▶ [DO THIS] Quote, word for word, only the lines running from the line with "Looking at this" through the end of the listing. Leave out the pictures.

▶ [DATA SHOWN]
--- BEGIN ---

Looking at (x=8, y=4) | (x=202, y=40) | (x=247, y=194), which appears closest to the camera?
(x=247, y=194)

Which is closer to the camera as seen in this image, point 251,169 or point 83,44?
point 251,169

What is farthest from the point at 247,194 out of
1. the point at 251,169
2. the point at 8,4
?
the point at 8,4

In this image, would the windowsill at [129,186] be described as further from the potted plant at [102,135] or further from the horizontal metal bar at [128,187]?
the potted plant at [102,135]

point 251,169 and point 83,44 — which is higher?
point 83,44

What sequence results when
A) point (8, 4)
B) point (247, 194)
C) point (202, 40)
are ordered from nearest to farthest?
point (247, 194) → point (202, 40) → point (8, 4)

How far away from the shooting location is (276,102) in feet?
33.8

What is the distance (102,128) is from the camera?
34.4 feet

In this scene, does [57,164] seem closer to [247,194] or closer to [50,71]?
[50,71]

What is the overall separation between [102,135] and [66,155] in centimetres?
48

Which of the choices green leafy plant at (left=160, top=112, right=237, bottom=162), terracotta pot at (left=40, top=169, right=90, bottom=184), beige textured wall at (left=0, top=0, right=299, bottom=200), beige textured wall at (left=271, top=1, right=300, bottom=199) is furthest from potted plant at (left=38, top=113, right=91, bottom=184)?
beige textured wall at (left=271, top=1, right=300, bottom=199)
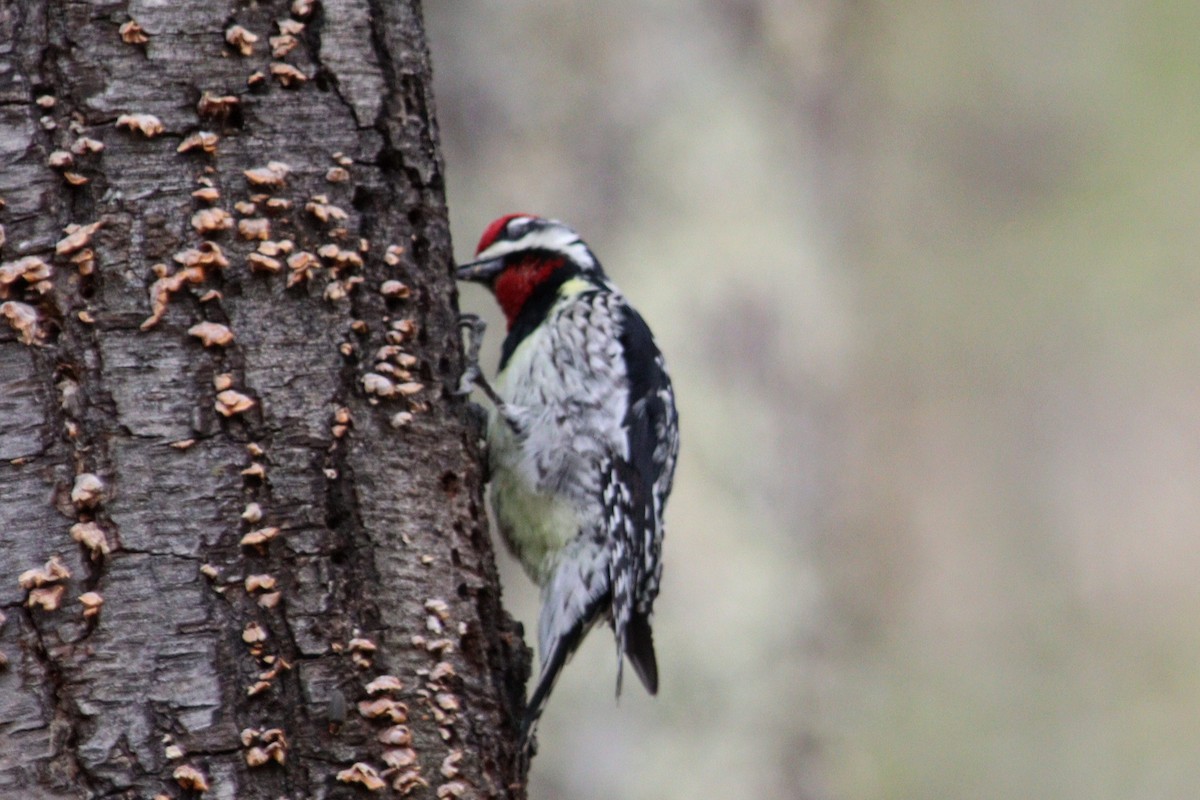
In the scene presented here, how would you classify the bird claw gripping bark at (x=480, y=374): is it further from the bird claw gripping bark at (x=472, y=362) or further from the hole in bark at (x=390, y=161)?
the hole in bark at (x=390, y=161)

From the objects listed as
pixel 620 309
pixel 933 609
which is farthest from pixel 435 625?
pixel 933 609

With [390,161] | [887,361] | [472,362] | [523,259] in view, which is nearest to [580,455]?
[472,362]

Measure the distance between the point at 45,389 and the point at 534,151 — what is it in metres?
2.13

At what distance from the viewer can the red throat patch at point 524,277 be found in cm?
346

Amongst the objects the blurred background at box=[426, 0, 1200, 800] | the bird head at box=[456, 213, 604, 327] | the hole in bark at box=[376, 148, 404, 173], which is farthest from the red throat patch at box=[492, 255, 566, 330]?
the hole in bark at box=[376, 148, 404, 173]

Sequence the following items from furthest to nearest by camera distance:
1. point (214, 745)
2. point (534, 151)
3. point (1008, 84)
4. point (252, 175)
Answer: point (1008, 84), point (534, 151), point (252, 175), point (214, 745)

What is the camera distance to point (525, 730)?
87.4 inches

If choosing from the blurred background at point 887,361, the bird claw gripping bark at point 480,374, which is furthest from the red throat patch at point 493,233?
the bird claw gripping bark at point 480,374

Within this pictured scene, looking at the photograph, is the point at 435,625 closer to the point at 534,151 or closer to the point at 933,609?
the point at 534,151

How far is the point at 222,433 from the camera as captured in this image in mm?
1941

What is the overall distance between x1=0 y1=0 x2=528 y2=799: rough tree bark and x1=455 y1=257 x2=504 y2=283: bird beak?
1271 mm

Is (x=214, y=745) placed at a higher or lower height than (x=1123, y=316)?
higher

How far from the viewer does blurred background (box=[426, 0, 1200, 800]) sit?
3875 mm

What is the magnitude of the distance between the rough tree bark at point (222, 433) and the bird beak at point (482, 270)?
1271mm
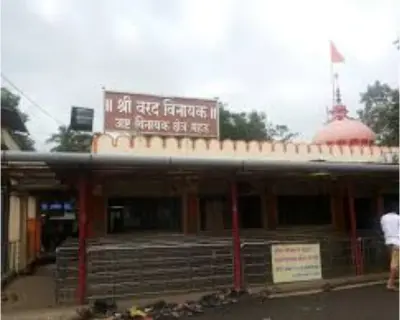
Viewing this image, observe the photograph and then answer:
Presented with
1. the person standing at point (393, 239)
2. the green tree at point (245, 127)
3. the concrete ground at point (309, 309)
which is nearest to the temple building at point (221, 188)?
the concrete ground at point (309, 309)

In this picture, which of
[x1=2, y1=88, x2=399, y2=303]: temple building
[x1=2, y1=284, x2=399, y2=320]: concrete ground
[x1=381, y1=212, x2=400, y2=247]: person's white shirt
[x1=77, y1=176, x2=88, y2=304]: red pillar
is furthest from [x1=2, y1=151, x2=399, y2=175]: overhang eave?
[x1=2, y1=284, x2=399, y2=320]: concrete ground

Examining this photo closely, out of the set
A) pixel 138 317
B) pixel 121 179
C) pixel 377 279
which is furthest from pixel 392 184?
pixel 138 317

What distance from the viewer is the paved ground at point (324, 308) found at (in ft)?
27.6

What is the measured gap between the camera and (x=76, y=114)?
18.9 meters

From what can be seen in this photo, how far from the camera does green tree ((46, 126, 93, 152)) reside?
40.8 metres

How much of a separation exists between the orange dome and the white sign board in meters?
5.91

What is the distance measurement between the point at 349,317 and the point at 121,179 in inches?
241

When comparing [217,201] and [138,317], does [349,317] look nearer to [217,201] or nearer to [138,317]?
[138,317]

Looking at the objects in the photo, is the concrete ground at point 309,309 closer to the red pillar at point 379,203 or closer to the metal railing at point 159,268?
the metal railing at point 159,268

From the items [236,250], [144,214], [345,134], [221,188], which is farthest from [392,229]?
[345,134]

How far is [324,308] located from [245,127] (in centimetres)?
2998

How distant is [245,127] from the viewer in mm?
38625

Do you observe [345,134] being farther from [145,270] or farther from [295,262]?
[145,270]

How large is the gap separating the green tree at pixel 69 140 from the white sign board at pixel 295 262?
30056mm
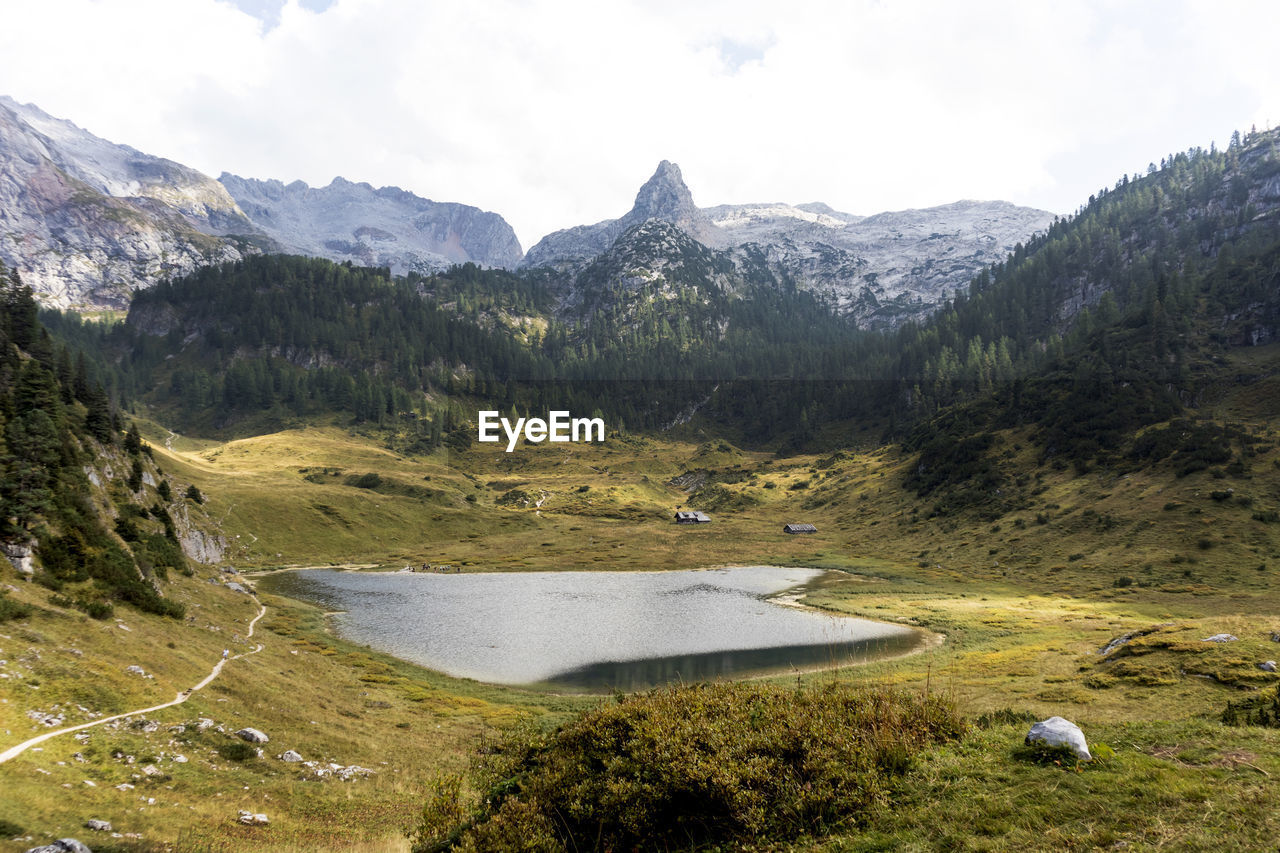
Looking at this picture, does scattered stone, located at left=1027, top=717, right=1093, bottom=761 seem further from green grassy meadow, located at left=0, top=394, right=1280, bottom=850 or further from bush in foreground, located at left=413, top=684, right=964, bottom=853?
bush in foreground, located at left=413, top=684, right=964, bottom=853

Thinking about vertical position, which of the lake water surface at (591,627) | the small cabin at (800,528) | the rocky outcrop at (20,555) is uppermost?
the rocky outcrop at (20,555)

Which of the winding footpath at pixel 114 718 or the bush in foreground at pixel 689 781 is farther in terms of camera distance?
the winding footpath at pixel 114 718

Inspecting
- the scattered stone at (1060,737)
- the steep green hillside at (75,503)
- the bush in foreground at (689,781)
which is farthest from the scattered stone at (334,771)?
the scattered stone at (1060,737)

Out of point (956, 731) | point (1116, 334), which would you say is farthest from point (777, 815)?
point (1116, 334)

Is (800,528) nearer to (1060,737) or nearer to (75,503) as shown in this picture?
(75,503)

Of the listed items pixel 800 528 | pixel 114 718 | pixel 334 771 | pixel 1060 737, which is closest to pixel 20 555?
pixel 114 718

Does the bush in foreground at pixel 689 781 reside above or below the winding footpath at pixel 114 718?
above

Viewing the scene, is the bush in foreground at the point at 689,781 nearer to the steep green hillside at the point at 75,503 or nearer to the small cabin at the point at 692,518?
the steep green hillside at the point at 75,503

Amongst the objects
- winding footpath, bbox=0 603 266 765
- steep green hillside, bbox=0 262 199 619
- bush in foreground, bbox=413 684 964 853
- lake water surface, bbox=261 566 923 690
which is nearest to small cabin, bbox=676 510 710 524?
lake water surface, bbox=261 566 923 690

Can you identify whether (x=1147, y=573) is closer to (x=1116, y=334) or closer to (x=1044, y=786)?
(x=1044, y=786)
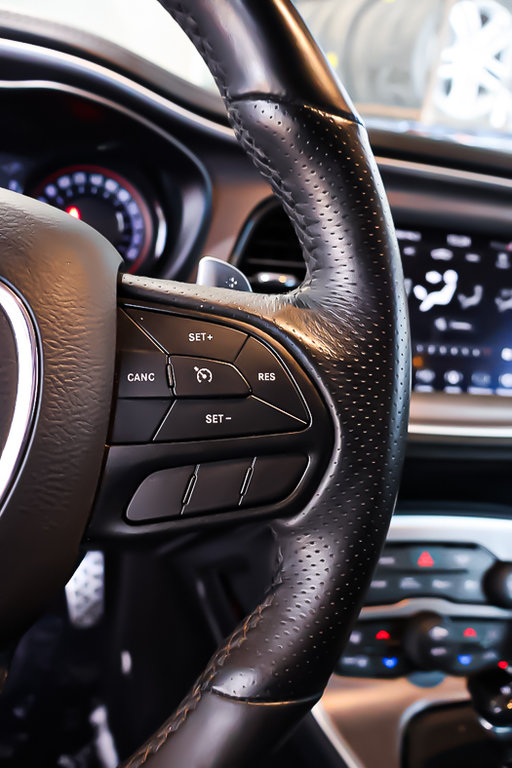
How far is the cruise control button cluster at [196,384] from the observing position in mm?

--- END ---

▶ [FINAL RESULT]
Looking at this picture, does scattered stone, located at left=1027, top=717, right=1093, bottom=761 seem further from green grassy meadow, located at left=0, top=394, right=1280, bottom=850 or further from bush in foreground, located at left=413, top=684, right=964, bottom=853?
bush in foreground, located at left=413, top=684, right=964, bottom=853

Thinking about vertical position, which of the lake water surface at (591,627) | the small cabin at (800,528) | the rocky outcrop at (20,555) is uppermost?
the rocky outcrop at (20,555)

Which of the winding footpath at pixel 114 718 or the bush in foreground at pixel 689 781 is farther in terms of camera distance?
the winding footpath at pixel 114 718

Inspecting
- the scattered stone at (1060,737)
- the steep green hillside at (75,503)
- the bush in foreground at (689,781)
which is farthest from the scattered stone at (334,771)?
the scattered stone at (1060,737)

Out of point (956, 731) | point (1116, 334), which would you say is farthest from point (777, 815)?
point (1116, 334)

Is (800,528) nearer to (1060,737) or nearer to (75,503) as shown in this picture?
(75,503)

Of the listed items pixel 800 528 | pixel 114 718 | pixel 334 771 | pixel 1060 737, which is closest to pixel 20 555?
pixel 114 718

Does the bush in foreground at pixel 689 781 reside above or below the winding footpath at pixel 114 718?
above

Viewing the scene, is the bush in foreground at the point at 689,781 nearer to the steep green hillside at the point at 75,503 or nearer to the small cabin at the point at 692,518?
the steep green hillside at the point at 75,503

Amongst the objects
- winding footpath, bbox=0 603 266 765
- steep green hillside, bbox=0 262 199 619
- bush in foreground, bbox=413 684 964 853
- lake water surface, bbox=261 566 923 690
which is nearest to small cabin, bbox=676 510 710 524?
lake water surface, bbox=261 566 923 690

Can you identify whether (x=1147, y=573) is closer to (x=1116, y=334) or closer to (x=1044, y=786)?
(x=1044, y=786)
How far is the cruise control button cluster at [196,384] from the observing position in mm?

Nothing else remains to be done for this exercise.